Corpo di Sharon rinvenuto in frana neozelandese, lutto ad Avellino

Corpo di Sharon rinvenuto in frana neozelandese, lutto ad Avellino

Una promessa spezzata tra monti e onde: la giovane danzatrice irpina vittima di una frana in Nuova Zelanda, un lutto che unisce continenti. #TragediaNuovaZelanda #VitaSpezzata

Immaginate una giovane ragazza, piena di sogni e vitalità, che danza con grazia su un palco internazionale, solo per essere portata via da una forza della natura imprevedibile. È così che si è chiusa la storia di Sharon Maccanico, la quindicenne originaria di Avellino, dispersa dopo una frana devastante che ha travolto un campeggio nella pittoresca costa neozelandese. La notizia è arrivata come un’onda di dolore in Irpinia, dove i parenti ancora residenti nella frazione Picarelli si sono sentiti colpiti al cuore, ricordando quanto le radici possano legare anche a migliaia di chilometri di distanza.

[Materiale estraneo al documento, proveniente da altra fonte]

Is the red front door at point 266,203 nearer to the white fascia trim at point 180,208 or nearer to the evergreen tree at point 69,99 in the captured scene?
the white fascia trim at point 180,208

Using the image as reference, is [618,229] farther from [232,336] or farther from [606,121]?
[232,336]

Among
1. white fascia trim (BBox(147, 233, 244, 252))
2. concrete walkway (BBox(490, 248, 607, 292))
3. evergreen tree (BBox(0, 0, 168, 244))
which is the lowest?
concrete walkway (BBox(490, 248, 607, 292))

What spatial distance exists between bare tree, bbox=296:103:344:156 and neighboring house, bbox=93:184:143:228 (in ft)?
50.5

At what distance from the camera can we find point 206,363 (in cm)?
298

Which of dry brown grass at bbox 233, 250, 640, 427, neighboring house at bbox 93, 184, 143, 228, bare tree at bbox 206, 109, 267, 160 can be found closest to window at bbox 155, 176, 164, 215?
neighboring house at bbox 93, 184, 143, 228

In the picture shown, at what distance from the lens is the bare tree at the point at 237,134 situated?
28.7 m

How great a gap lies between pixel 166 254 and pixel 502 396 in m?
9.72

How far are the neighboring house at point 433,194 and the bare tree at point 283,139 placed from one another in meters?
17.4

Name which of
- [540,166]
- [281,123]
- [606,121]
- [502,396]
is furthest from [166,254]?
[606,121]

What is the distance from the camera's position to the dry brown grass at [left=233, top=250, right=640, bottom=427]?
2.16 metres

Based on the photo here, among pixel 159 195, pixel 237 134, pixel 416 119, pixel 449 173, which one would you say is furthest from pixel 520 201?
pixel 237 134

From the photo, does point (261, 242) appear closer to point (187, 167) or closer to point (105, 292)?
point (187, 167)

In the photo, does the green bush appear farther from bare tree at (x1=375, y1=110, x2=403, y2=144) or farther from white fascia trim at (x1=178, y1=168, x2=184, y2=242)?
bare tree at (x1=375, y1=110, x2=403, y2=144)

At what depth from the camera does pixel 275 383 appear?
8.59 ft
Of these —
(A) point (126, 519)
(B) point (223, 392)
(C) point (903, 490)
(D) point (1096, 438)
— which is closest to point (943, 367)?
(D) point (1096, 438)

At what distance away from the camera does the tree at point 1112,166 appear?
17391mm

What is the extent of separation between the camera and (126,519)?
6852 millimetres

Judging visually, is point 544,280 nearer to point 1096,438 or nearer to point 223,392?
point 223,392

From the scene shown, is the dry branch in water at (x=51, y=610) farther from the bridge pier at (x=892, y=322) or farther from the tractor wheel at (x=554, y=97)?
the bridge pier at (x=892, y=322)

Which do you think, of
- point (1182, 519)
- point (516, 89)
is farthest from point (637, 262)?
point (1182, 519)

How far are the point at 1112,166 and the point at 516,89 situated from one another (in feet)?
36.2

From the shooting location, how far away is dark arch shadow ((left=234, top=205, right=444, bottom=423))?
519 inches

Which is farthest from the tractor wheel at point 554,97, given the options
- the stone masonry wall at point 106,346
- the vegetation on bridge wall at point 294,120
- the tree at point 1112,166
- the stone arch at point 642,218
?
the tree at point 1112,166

Sharon, trasferita da bambina con la famiglia ad Auckland per costruire una nuova vita, aveva trasformato la sua passione per la danza in un successo straordinario. Campionessa mondiale di hip-hop, era diventata un simbolo di orgoglio per la comunità locale in Nuova Zelanda e per quella italiana che la sosteneva da lontano. Eppure, in un istante, tutto è cambiato: la frana al campeggio Beachside di Mount Maunganui ha inghiottito non solo tende e sogni, ma anche giovani vite, tra cui quella di Sharon e del suo fidanzato, Max Furse-Kee, il cui corpo è stato identificato dalle autorità. Per la famiglia, l’attesa angosciante si è conclusa con una certezza straziante, anche se l’identificazione ufficiale è ancora in corso.

“Siamo straziati”, hanno condiviso i parenti, parole che echeggiano il profondo lutto di una famiglia divisa tra due mondi, ora unita solo dal dolore. Questa tragedia, che ha lasciato dietro di sé distruzione in una località tanto amata per le sue spiagge e i suoi paesaggi, ricorda come eventi del genere possano sconvolgere comunità intere, legando il destino di persone lontane in un unico filo di empatia umana.

In un mondo dove le notizie scorrono veloci, storie come questa ci invitano a riflettere su quanto fragili siano le nostre vite e su come il legame con le nostre origini possa renderci tutti un po’ più vulnerabili, eppure più connessi.